State & National
Florida lawmakers push to revive licensing for naturopathic doctors

Florida legislators are advancing a measure that would restore state licensing for naturopathic doctors, a practice the state eliminated decades ago. Supporters argue the change could help ease a growing physician shortage and expand patient choice, while critics contend it would open the door to treatments that lack scientific backing and could pose health risks.
Point / Counterpoint
The Ledger is neutral; these essays are not. Each side, as steel-manned as we can make it.
Point
Florida’s move to re-license naturopathic doctors is a measured, patient-centered response to a genuine crisis. The state’s physician shortage is not a hypothetical — rural and underserved communities across Florida already struggle to access basic primary care, and the gap is projected to widen as the population ages. Naturopathic doctors complete four-year graduate programs at accredited institutions covering clinical diagnosis, pharmacology, and a range of therapeutic disciplines. More than twenty states and the District of Columbia currently license naturopathic physicians, and Florida’s previous licensure framework, which existed until the 1950s, demonstrates this is not a radical experiment but a restoration of a regulated profession.
The central value at stake is patient autonomy. Adults in a free society have a right to seek the kind of care they believe serves their wellbeing, and the state’s role is to ensure that practitioners are trained, credentialed, and accountable — not to decide which healing philosophies are philosophically acceptable. Licensing naturopathic doctors actually increases oversight and public safety compared to the current situation, in which unregulated practitioners can operate without any state accountability whatsoever.

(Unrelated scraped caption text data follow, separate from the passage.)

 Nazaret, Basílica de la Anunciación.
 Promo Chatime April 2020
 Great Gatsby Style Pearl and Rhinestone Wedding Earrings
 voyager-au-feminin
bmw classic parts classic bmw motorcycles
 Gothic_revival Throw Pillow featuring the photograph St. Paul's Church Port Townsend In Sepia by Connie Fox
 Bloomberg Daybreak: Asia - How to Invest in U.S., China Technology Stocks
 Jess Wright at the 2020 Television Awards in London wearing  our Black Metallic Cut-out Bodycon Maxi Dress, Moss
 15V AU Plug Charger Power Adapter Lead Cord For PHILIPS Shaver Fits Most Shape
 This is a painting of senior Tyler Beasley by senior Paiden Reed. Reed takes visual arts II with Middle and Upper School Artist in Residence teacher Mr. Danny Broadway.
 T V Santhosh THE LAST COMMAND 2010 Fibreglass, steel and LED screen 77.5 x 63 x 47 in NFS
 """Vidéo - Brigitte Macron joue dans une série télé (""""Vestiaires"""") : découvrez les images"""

The doctor shortage argument is not a loophole — it is the core of the public health case. When Floridians in underserved areas cannot access a conventional physician for months, the relevant comparison is not between a naturopathic doctor and a perfectly available MD; it is between a licensed, regulated naturopathic practitioner and no care at all. Expanding the pool of licensed health professionals gives patients real options and creates accountability where none currently exists.

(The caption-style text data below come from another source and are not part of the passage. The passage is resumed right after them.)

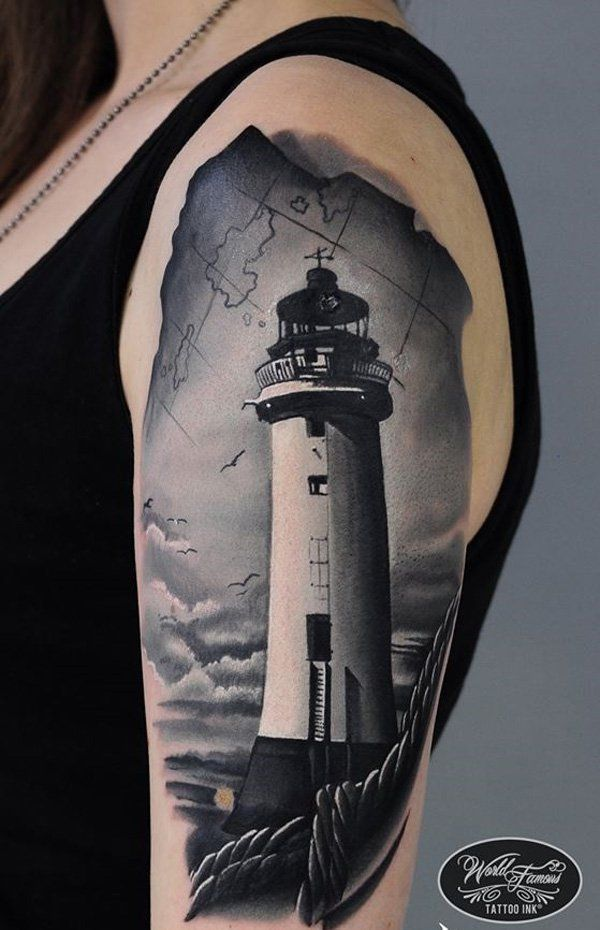 30 lighthouse tattoo ideas lighthouses lighthouse and sailors. Black Bedroom Furniture Sets. Home Design Ideas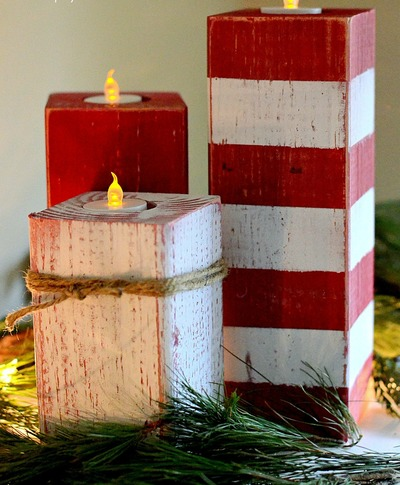 Wooden Peppermint Stick Artificial Candles
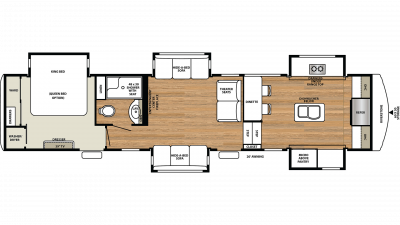2019 RiverStone 39FK Floor Plan Img
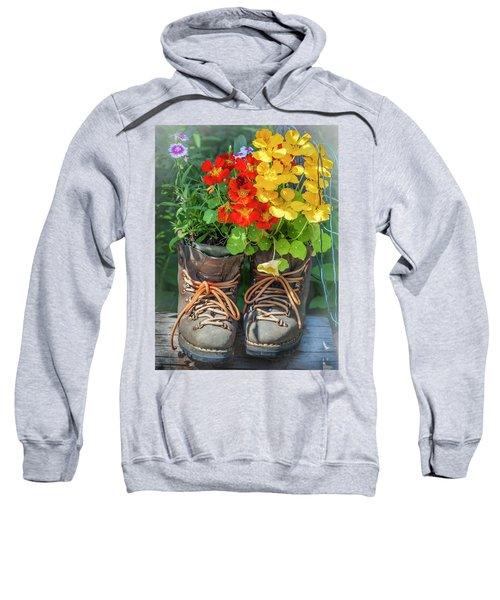 Flower Boots Sweatshirt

Licensure also does not mean carte blanche. States that license naturopathic physicians set clear scope-of-practice boundaries, require continuing education, and provide disciplinary mechanisms. Florida can design its framework to include the same guardrails, ensuring that licensed practitioners operate transparently within defined limits. The legislature is not being asked to endorse every modality associated with naturopathy; it is being asked to create a regulated, inspectable profession — which is precisely what patient safety requires.
Counterpoint
The push to re-license naturopathic doctors in Florida raises serious concerns that go beyond philosophical disagreement about medicine. The core problem is evidentiary: many treatments central to naturopathic practice — including homeopathy, detoxification regimens, and high-dose supplement protocols — have not been shown to be effective in rigorous clinical trials, and some carry documented risks of harm. Licensing a profession does not validate its underlying science; it lends state authority to practices that the scientific and medical consensus has not accepted. Florida legislators should weigh that consequence carefully.

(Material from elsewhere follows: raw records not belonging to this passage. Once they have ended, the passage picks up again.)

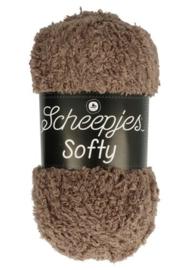 Scheepjes Softy 473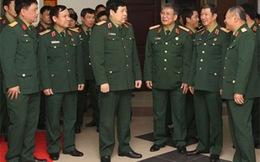 Cần quy định số lượng sỹ quan cấp tướng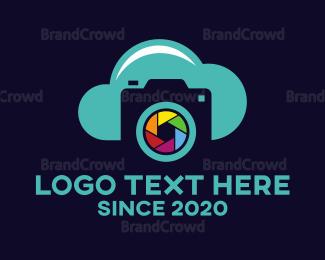 File Transfer - Cloud Shutter App logo design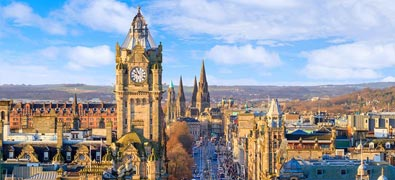 Explore an Edinburgh holiday and discover the best time and places to visit.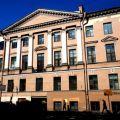 3-комнатная квартира, ПР-КТ. РИМСКОГО-КОРСАКОВА, 51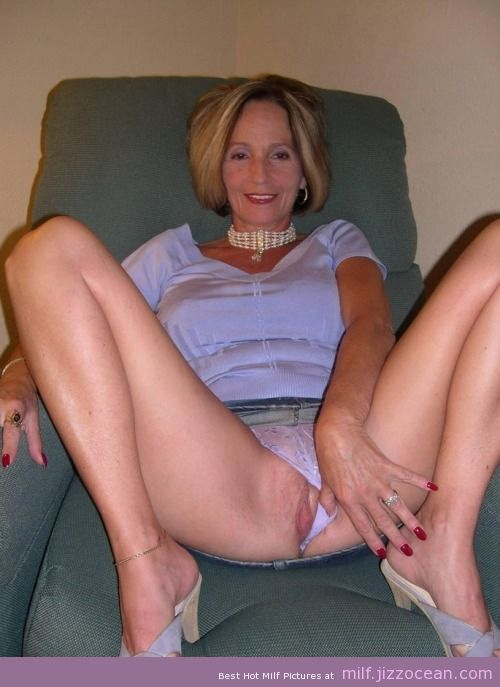 Top rated mature pornstars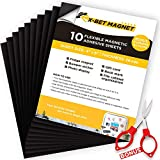 Magnetic Sheets with Adhesive Backing - 10 PCs Each 4' x 6' - Flexible Magnetic Paper for Craft and DIY - Peel and Stick Magnet Sheets for Picture and Photo Magnets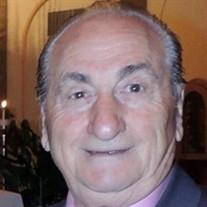 Pompeo Messano Sr.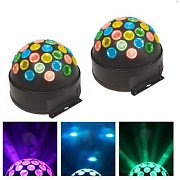 Beamz Fireball LED Multi Coloured Disco Mirror Balls Bundle Pair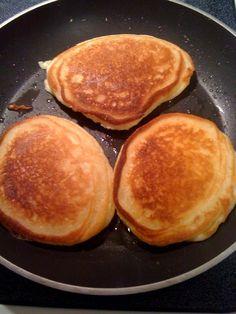 Sweet Tea and Cornbread: Cornbread Hoe Cakes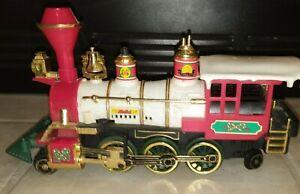 Vintage 1986 New Bright Holiday Express Train LOCOMOTIVE ENGINE UNTESTED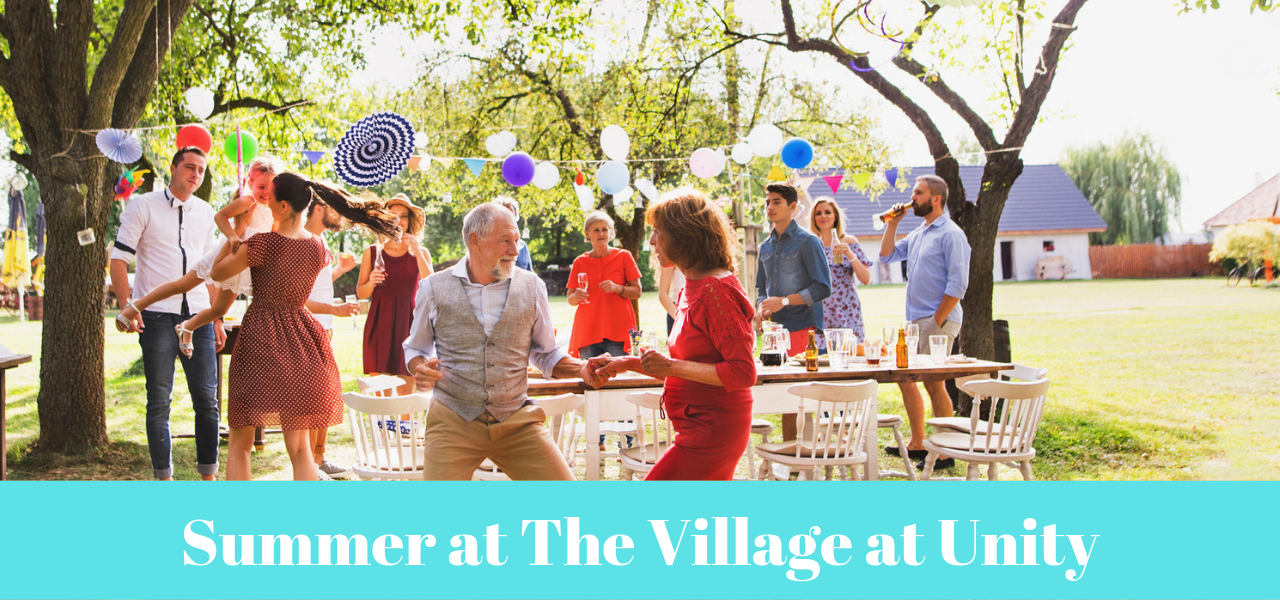 Summer at The Village at Unity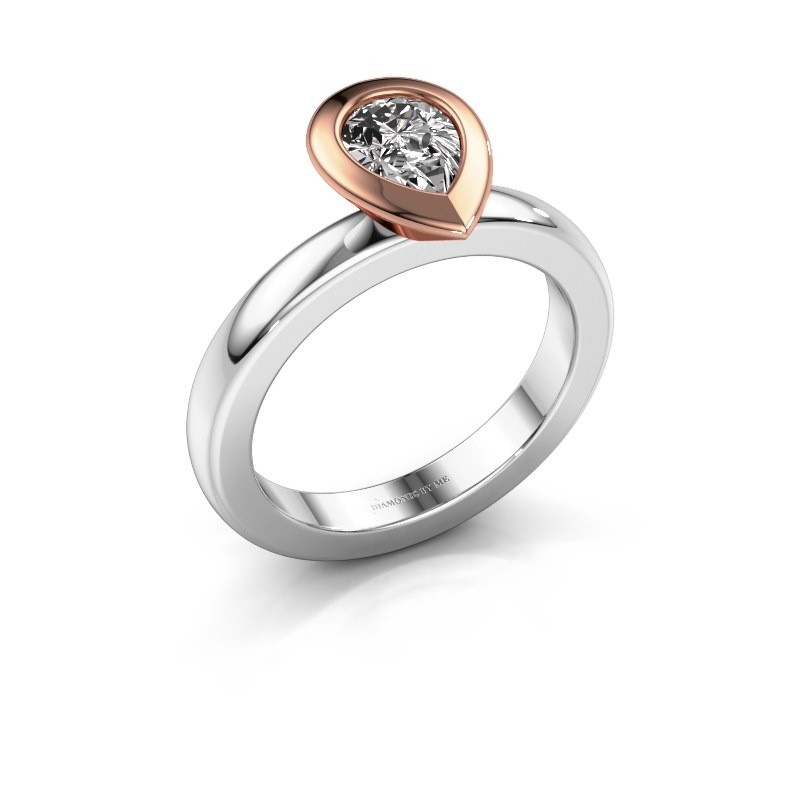 Stapelring Trudy Pear 585 witgoud diamant 0.65 crt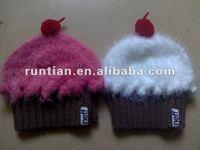 2012 New Fancy Knitting Fluffy Cupcake Hat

The doctor shortage, while real, is a genuine problem that deserves genuine solutions. Expanding funding for medical school residency slots, increasing support for nurse practitioners and physician assistants with proven clinical training, and building out community health centers in underserved areas are all approaches that address the shortage without introducing practitioners whose therapeutic frameworks are contested. Using a healthcare access crisis as justification for licensing an alternative medicine profession risks treating a symptom — patients lacking options — in a way that could make health outcomes worse, not better.
Critics also note that scope-of-practice boundaries, once established on paper, have historically proven difficult to enforce. In states that license naturopathic doctors, there have been documented cases of practitioners advising patients to forgo conventional cancer treatment, delay childhood vaccination, or substitute unproven remedies for evidence-based therapies. The harm in such cases is not hypothetical; it is the downstream consequence of delayed or foregone care. Florida’s licensing framework would face the same enforcement challenges.
Finally, patient choice is a genuine value, but it is not unlimited in the context of professional licensure. The state’s license is not just a permission slip for the practitioner — it is a signal to patients that the state has evaluated the profession and found it trustworthy. Extending that signal to a field whose core practices remain scientifically disputed means the state is implicitly endorsing those practices to patients who may not have the background to evaluate them independently. That is a responsibility Florida’s legislature should not take lightly.